#### MATERIAL TO PROCESS
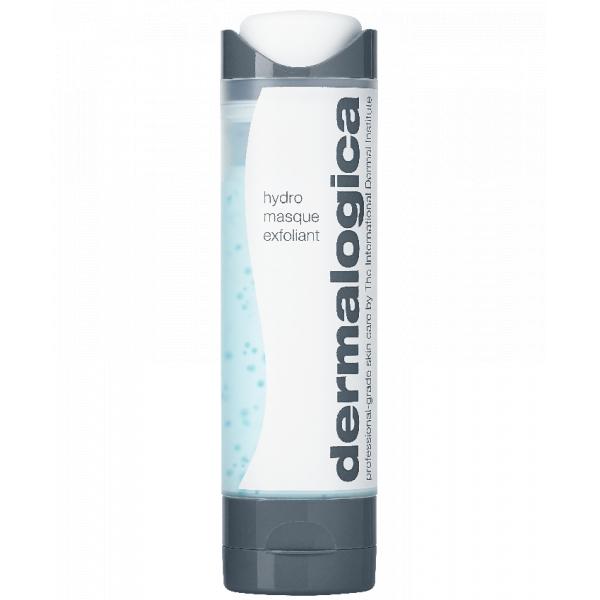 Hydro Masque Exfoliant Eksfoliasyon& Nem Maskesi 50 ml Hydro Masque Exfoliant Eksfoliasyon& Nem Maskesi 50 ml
########
#### MATERIAL TO PROCESS
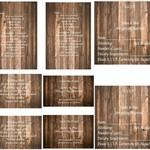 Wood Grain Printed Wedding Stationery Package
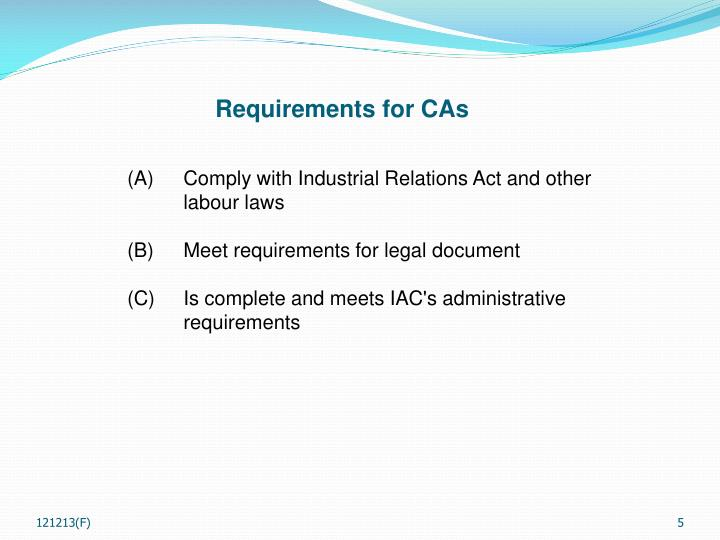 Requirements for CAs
########
#### [WHAT YOU WILL DO]
What you need to produce is an exact copy of the entries above, limited to the lines from the one with "Wood Grain Printed" up to and including the one with "Requirements for CAs", without pictures.

#### [EXPECTED ANSWER]
 Wood Grain Printed Wedding Stationery Package
 Requirements for CAs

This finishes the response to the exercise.